PyTorch The version pinned by setup.cfg's install_requires pip install -e ".[dev,examples,viz]" will resolve a CUDA wheel automatically.

nvidia-smi must return a working device. python -c "import torch; print(torch.cuda.is_available())" must print True.

Manual protocol

Run from a fresh clone of the commit you want to verify:

# 1) Set up an isolated environment
python -m venv .venv-cuda
source .venv-cuda/bin/activate
python -m pip install --upgrade pip
python -m pip install -e ".[dev,examples,viz]"

# 2) Sanity check
python -c "import torch; assert torch.cuda.is_available(); \
    print('cuda:', torch.version.cuda, 'device:', torch.cuda.get_device_name(0))"

# 3) Capture run metadata
mkdir -p benchmarks/cuda-runs/$(date -u +%Y%m%dT%H%M%SZ)
RUN_DIR=$(ls -dt benchmarks/cuda-runs/*/ | head -n1)
{
    echo "Commit: $(git rev-parse HEAD)"
    echo "Ref: $(git rev-parse --abbrev-ref HEAD)"
    echo "Date (UTC): $(date -u +%Y-%m-%dT%H:%M:%SZ)"
    echo
    echo "## nvidia-smi"
    nvidia-smi
    echo
    echo "## pip freeze"
    python -m pip freeze
} > "${RUN_DIR}runner-snapshot.txt"

# 4) Full suite with coverage (writes XML + log)
python -m pytest -q \
    --cov=torchkm \
    --cov-report=term-missing:skip-covered \
    --cov-report=xml:"${RUN_DIR}coverage-cuda.xml" \
    --junitxml="${RUN_DIR}junit-cuda.xml" \
    2>&1 | tee "${RUN_DIR}cuda-test-output.log"
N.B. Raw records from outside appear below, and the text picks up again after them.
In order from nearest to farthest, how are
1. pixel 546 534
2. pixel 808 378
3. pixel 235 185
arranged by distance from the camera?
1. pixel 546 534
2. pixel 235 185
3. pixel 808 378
# 5) Verbose CUDA-marked tests
python -m pytest -m cuda -v 2>&1 | tee "${RUN_DIR}cuda-marked-tests.log"

The protocol should leave the following files under ${RUN_DIR}:

runner-snapshot.txt        # nvidia-smi + pip freeze + commit + ref + date
cuda-test-output.log       # stdout from the full pytest run
cuda-marked-tests.log      # stdout from `pytest -m cuda -v`
coverage-cuda.xml          # cobertura-format coverage report
junit-cuda.xml             # JUnit-format test report

What "passing" means

A CUDA run is considered passing when all of the following hold:

  • cuda-test-output.log ends with N passed, 0 failed (skips are allowed — environment-specific skips are fine, but neither test_torchkmsvc_cuda_smoke nor test_device_cuda should be among the skipped tests).
  • cuda-marked-tests.log shows each @pytest.mark.cuda test executing on the GPU (i.e. the skipif-on-cpu marker did not trigger).
  • coverage-cuda.xml reports overall coverage ≥ 90 % — the same threshold the CPU CI enforces. CUDA-only branches typically push this slightly higher than the CPU-only run.

If a run fails, file a GitHub issue referencing the run directory and link the artefact bundle. Do not delete failing runs from benchmarks/cuda-runs/ — they are part of the historical record.

Committing the artefacts

benchmarks/cuda-runs/<UTC-timestamp>/ is checked in to the repo so that reviewers can audit which commits have been validated on GPU and when. Each directory should also contain a one-line STATUS file with the verdict (PASS or FAIL) so the catalogue can be scanned quickly:

echo "PASS" > "${RUN_DIR}STATUS"
git add benchmarks/cuda-runs/$(basename "${RUN_DIR}")
git commit -m "CUDA run $(basename ${RUN_DIR}): PASS at $(git rev-parse --short HEAD)"

Logs are typically a few tens of kilobytes each, so the repository size impact is negligible. If the bundle ever grows beyond a couple of MB, move it to git LFS or to a release attachment and replace the in-tree directory with a stub linking to the artefact.

Running the self-hosted workflow

Once a runner with labels self-hosted, linux, cuda is registered:

  1. Trigger via the Run workflow button on the Actions tab and pick a ref, or wait for the scheduled Monday 07:00 UTC run.
  2. The job uploads the same five files described above as a build artefact (cuda-test-artifacts-<run-id>, retained 90 days).
  3. After the run completes, download the artefact and commit it under benchmarks/cuda-runs/ so the in-repo audit trail remains the canonical record.

The workflow file itself (.github/workflows/cuda-tests.yml) is the source of truth for which commands are run — keep this document and the workflow file in sync if either is updated.